Харниш любил философствовать, но философом не был. За всю свою жизнь он не взял в руки ни одной серьезной книги. Это был прежде всего человек дела, упрямый и настойчивый, книжная премудрость нисколько не привлекала его. В той суровой, первобытной стране, где он жил до сих пор, он не нуждался в книгах для понимания жизни; но и здесь, в новых условиях, жизнь представлялась ему такой же простой и понятной. Он не поддался ее обольщениям и ясно видел, что под внешним лоском она столь же первобытна, как на Юконе. Люди и там и здесь — из одного теста. Те же страсти, те же стремления. Финансовые операции — тот же покер, только в больших масштабах. Игру ведут люди, у которых есть золото, а золото добывают для них рабочие в обмен на продовольствие и снаряжение. Он видел, что игра ведется по извечным правилам, и сам участвовал в ней наряду с другими. Судьбы человечества, безнадежно одурманенного разбойничьей казуистикой, не волновали его: таков естественный порядок вещей. Он знал тщету человеческих усилий. На его глазах товарищи умирали у реки Стюарт. Сотни бывалых золотоискателей ничего не нашли на Бонанзе и Эльдорадо, а пришлые шведы и другие чечако явились на лосиный выгон и наугад застолбили миллионные участки. Такова жизнь, а жизнь — жестокая штука.
Люди в цивилизованном мире разбойничают, потому что такими создала их природа. Они грабят так же стихийно, как царапаются кошки, мучает голод, донимает мороз.
И вот Элам Харниш стал преуспевающим дельцом.
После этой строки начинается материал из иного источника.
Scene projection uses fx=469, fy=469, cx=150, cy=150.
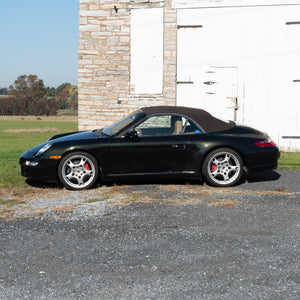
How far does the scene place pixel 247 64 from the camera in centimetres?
1252

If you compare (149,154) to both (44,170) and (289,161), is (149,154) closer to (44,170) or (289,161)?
(44,170)

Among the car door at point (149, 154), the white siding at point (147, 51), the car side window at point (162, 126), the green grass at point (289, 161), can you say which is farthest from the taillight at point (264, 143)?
the white siding at point (147, 51)

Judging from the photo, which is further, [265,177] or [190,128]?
[265,177]

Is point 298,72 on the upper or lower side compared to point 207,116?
upper

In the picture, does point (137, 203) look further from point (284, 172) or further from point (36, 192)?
point (284, 172)

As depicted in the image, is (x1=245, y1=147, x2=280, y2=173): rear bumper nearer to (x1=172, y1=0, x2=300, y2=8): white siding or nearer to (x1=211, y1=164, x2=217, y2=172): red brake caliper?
(x1=211, y1=164, x2=217, y2=172): red brake caliper

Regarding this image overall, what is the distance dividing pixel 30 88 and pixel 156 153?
402ft

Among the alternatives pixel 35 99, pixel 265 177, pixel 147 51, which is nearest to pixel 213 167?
pixel 265 177

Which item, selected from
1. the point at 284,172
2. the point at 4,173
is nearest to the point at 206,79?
the point at 284,172

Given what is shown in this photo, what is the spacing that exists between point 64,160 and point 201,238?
3332mm

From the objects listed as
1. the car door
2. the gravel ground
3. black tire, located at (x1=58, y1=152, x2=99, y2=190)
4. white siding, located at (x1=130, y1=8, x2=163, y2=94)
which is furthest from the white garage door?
black tire, located at (x1=58, y1=152, x2=99, y2=190)

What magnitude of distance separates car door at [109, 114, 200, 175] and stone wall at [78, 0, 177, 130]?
18.1 ft

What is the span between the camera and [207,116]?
8.03m

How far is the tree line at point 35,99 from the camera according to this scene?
307ft
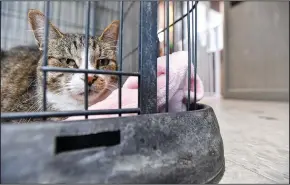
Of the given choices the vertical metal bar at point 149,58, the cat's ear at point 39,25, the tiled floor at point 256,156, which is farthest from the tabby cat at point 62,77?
the tiled floor at point 256,156

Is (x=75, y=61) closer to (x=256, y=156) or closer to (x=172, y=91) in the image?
(x=172, y=91)

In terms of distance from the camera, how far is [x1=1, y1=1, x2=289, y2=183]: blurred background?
86 centimetres

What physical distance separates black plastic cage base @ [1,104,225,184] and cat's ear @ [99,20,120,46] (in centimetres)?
44

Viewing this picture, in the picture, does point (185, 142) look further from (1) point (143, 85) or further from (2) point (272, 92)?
(2) point (272, 92)

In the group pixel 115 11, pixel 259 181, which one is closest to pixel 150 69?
pixel 259 181

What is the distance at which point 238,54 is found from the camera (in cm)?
317

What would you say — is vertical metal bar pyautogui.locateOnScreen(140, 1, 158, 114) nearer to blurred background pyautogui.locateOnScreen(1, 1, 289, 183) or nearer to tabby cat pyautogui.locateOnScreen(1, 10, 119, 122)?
tabby cat pyautogui.locateOnScreen(1, 10, 119, 122)

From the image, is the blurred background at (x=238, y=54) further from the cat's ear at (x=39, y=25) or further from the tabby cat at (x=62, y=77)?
the cat's ear at (x=39, y=25)

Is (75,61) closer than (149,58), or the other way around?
(149,58)

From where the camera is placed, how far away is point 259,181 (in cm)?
45

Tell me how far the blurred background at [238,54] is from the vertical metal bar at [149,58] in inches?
11.0

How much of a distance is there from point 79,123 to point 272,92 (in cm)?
290

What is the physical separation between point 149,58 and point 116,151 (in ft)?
0.65

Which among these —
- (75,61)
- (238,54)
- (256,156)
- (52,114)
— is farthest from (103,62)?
(238,54)
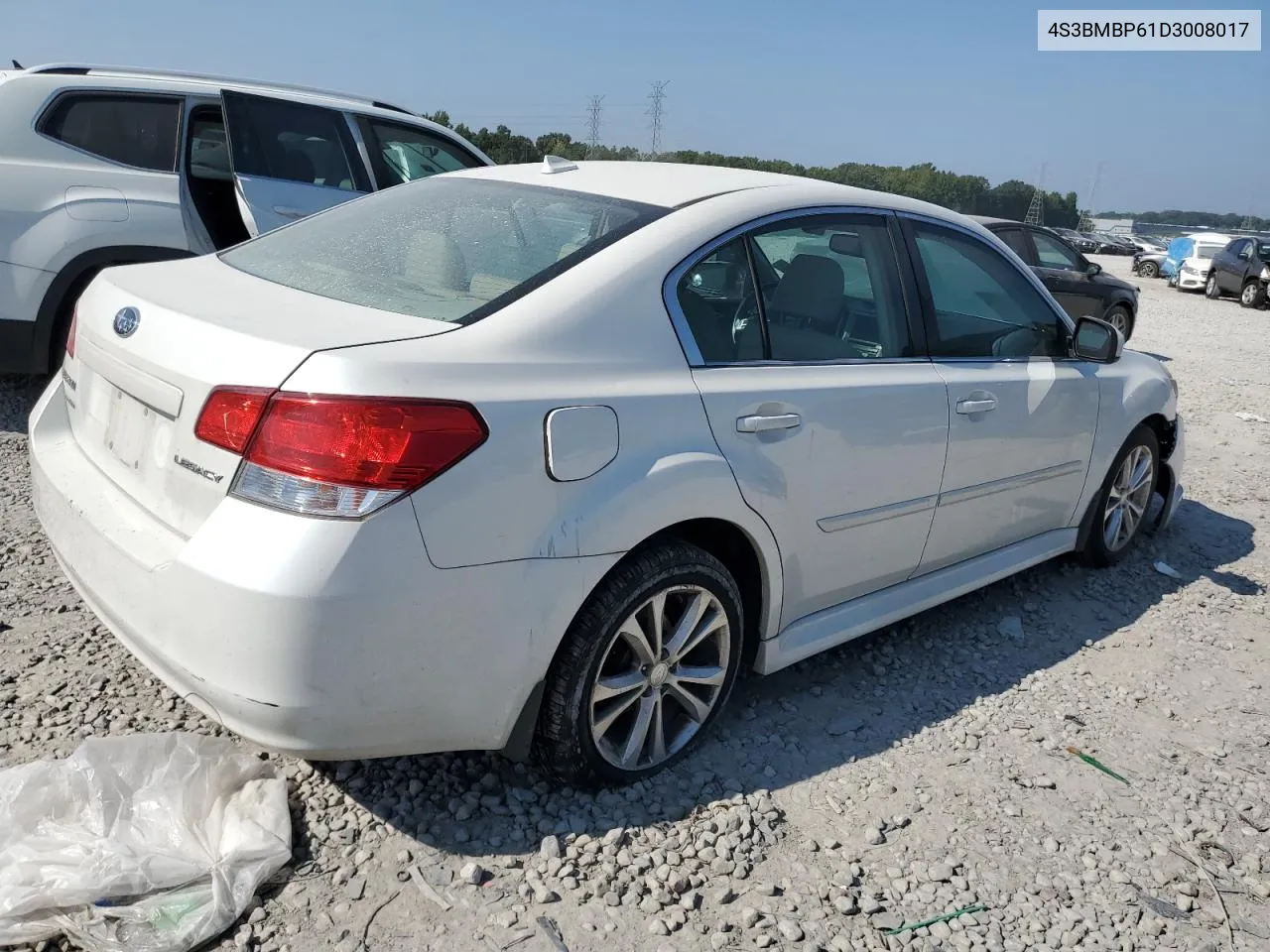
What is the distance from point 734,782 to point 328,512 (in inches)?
57.2

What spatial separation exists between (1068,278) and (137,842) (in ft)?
39.1

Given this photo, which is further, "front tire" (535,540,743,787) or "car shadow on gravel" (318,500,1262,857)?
"car shadow on gravel" (318,500,1262,857)

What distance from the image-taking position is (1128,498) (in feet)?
15.8

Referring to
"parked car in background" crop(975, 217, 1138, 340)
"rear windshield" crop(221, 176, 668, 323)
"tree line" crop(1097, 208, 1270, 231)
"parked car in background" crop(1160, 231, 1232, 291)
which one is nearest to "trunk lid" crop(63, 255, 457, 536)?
"rear windshield" crop(221, 176, 668, 323)

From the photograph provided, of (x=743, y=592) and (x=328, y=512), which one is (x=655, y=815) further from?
(x=328, y=512)

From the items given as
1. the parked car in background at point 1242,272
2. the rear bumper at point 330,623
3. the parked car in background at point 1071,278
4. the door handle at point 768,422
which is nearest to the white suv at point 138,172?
the rear bumper at point 330,623

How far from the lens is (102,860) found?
2.17 m

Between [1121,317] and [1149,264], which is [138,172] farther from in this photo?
[1149,264]

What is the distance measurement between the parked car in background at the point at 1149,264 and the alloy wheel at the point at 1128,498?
92.6ft

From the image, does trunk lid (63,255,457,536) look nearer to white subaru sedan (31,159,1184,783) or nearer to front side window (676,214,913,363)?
white subaru sedan (31,159,1184,783)

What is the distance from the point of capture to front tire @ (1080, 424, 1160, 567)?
4578 mm

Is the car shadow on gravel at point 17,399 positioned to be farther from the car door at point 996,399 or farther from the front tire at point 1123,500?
the front tire at point 1123,500

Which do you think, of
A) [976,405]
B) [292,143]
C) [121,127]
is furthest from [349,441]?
[292,143]

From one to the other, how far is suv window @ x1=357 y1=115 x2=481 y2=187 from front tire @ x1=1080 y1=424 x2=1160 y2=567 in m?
4.21
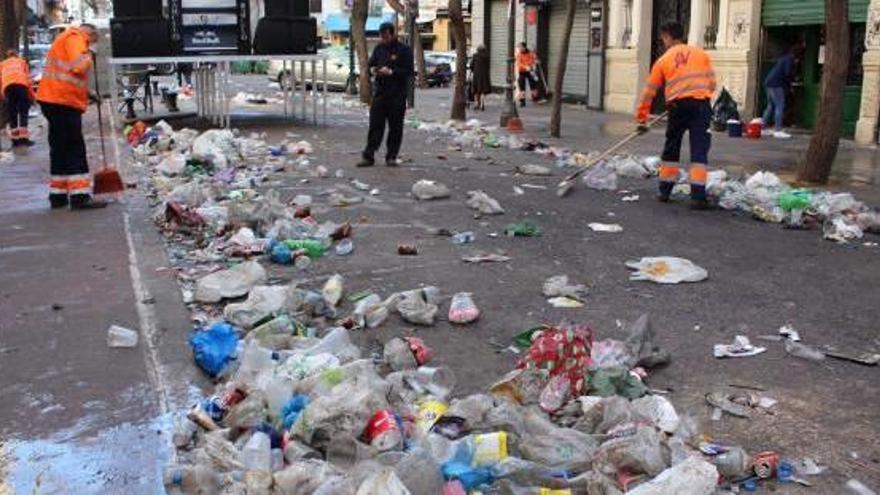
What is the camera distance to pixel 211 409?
4062mm

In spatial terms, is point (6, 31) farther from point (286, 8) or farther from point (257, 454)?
point (257, 454)

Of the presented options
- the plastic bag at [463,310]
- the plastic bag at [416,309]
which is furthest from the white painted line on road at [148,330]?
the plastic bag at [463,310]

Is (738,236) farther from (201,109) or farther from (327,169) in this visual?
(201,109)

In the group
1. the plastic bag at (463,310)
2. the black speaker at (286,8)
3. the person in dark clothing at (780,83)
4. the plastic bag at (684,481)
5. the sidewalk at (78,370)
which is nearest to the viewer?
the plastic bag at (684,481)

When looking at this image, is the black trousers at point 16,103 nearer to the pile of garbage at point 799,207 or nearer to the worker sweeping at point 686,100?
the worker sweeping at point 686,100

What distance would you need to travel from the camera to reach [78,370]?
4.73 metres

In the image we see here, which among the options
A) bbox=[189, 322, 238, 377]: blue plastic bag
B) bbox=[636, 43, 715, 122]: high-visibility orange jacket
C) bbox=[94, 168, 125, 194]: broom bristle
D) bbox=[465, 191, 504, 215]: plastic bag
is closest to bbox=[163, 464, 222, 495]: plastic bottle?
bbox=[189, 322, 238, 377]: blue plastic bag

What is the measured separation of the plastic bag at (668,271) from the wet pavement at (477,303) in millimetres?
115

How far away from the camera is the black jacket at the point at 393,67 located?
11.3 meters

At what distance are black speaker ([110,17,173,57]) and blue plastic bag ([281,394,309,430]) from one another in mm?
13344

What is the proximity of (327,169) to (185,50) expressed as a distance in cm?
628

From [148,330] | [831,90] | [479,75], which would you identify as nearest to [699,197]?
[831,90]

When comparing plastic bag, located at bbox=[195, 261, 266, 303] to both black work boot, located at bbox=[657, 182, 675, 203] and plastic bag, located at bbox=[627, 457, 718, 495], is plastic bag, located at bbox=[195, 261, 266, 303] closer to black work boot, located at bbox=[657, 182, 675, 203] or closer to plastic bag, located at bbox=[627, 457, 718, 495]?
plastic bag, located at bbox=[627, 457, 718, 495]

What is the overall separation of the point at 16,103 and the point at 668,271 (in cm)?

Но он не участвовал в обмане рабочих. К этому у него не лежала душа, а кроме того, такая добыча его не прельщала. Рабочие уж больно простодушны. Наживаться на них почти то же, что бить в заповедниках откормленных ручных фазанов, он слышал, что в Англии существует такой вид охоты. А вот подстеречь грабителей и отнять у них награбленное — это Настоящий спорт. Тут и риск и азарт, и дело нередко доходит до ожесточеннейших схваток. Как некогда Робин Гуд, Харниш решил грабить богатых и понемногу благодетельствовать бедных. Но благодетельствовал он на свой лад. Страдания миллионов обездоленных не вызывали в нем жалости: что ж, так повелось от века. Благотворительных учреждений и дельцов от филантропии он знать не хотел. Меньше всего он испытывал потребность щедрыми дарами успокоить свою совесть. Ведь он никому не должен. Ни о каком возмещении нанесенного ущерба и речи быть не может. Если он оказывал помощь, то делал это по своей прихоти, из личных побуждений, причем помогал только людям, которых знал. Он никогда не жертвовал на пострадавших от землетрясения в Японии или на летние лагеря для бедняков Нью-Йорка. Зато он обеспечил на год лифтера Джонса, чтобы тот мог написать книгу. Узнав, что у жены официанта в гостинице св. Франциска чахотка, Харниш отправил ее на свой счет в Аризону, а когда оказалось, что спасти ее нельзя, он послал к ней мужа, чтобы тот находился при больной до конца. Как-то он купил набор уздечек из конского волоса у одного арестанта; тот не замедлил оповестить об этом всю тюрьму, и вскоре добрая половина ее обитателей была занята изготовлением уздечек для Харниша. Он беспрекословно скупал их по цене от двадцати до пятидесяти долларов за штуку — они нравились ему: это были красивые и честно сработанные уздечки, и он украсил ими все свободные простенки своей спальни.
Суровая жизнь на Юконе не ожесточила Элама Харниша. Для этого потребовалось влияние цивилизации. В беспощадной, свирепой игре, которую он вел теперь, он мало-помалу вместе с медлительным говором Запада утрачивал свойственное ему добродушие. Не только речь его стала порывистой и резкой — нрав у него сделался таким же. Перипетии азартной игры оставляли ему все меньше досуга для благодушного веселья. Даже лицо его изменилось, оно стало замкнутым, угрюмым. Все реже приподнимались уголки его губ, в морщинках вокруг глаз все реже таилась улыбка. В черных и блестящих, как у индейца, глазах появилось выражение жестокости, кичливого сознания своей власти. Громадные жизненные силы по-прежнему кипели в нем, перехлестывая через край, но теперь эти силы служили ему для другой цели: он превратился в завоевателя, топчущего своих побежденных врагов. Сражаясь со стихиями, он не знал личной ненависти и злобы; теперь же он воевал против людей; тяжкие лишения, испытанные им на снежной тропе, среди пустынного Юкона, в лютый мороз, несравненно меньше сказались на нем, чем ожесточенная война со своими ближними.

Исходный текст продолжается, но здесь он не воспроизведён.